Which definition of "semi-synthetic"?
What particular oil?


----------



## saaber2 (Jul 15, 2008)

*Re: What are some non-price advantages of semi-synthetic oil? (Spa_driver)*

Depends on what level of protection you are looking for. I would not use semi-synthetic to save money. Often the price difference between a semi-synthetic and a high end full synthetic can be very little. 
For example a Motul 6100 semi-syn can run $8/qt. You could pay about $1 more and get redline, a loaded POE group V oil. Is it worth it to save $5?
502 spec. is a low bar that lots of oils reach (the ones who care to pay for the testing), even some poor ones. Just because an oil was not tested for VW or another manufacturer does not mean it inferior to a 502 oil. Often it can be much better.
If you really want to save money run M1 TDT 5w40 or Rotella synthetic.


----------



## zgdonkey (Jul 14, 2006)

*Re: What are some non-price advantages of semi-synthetic oil? (saaber2)*

What are some non-price advantages of semi-synthetic oil?
The short answer? There aren't any. Stick with synthetic.


----------



## Spa_driver (Jul 31, 2005)

*Re: What are some non-price advantages of semi-synthetic oil? (saaber2)*


_Quote, originally posted by *saaber2* »_Depends on what level of protection you are looking for. I would not use semi-synthetic to save money. Often the price difference between a semi-synthetic and a high end full synthetic can be very little. 
For example a Motul 6100 semi-syn can run $8/qt. You could pay about $1 more and get redline, a loaded POE group V oil. Is it worth it to save $5?
502 spec. is a low bar that lots of oils reach (the ones who care to pay for the testing), even some poor ones. Just because an oil was not tested for VW or another manufacturer does not mean it inferior to a 502 oil. Often it can be much better.
If you really want to save money run M1 TDT 5w40 or Rotella synthetic.
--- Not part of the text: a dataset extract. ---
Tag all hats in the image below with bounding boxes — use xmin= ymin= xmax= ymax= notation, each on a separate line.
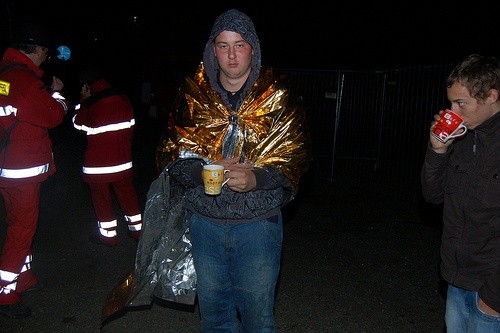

I went with Motul 10W-40 Synergie+ Group V semi-synthetic at $35 for 5 liters. It's the only 10W-40 to meet the demanding Mercedes 229.3 valve-wear spec that is long-life too(18,641 mile intervals







). Saves me about $11 per oil change so I get 4 changes per 24,000 miles instead of the 3 I did before for only about $15 more. My 1.8T is often driven WOT and often on short commutes so I've decided shorter intervals are a good idea, plus there is 123K on the clock.












_Modified by Spa_driver at 11:30 PM 1-18-2010_


----------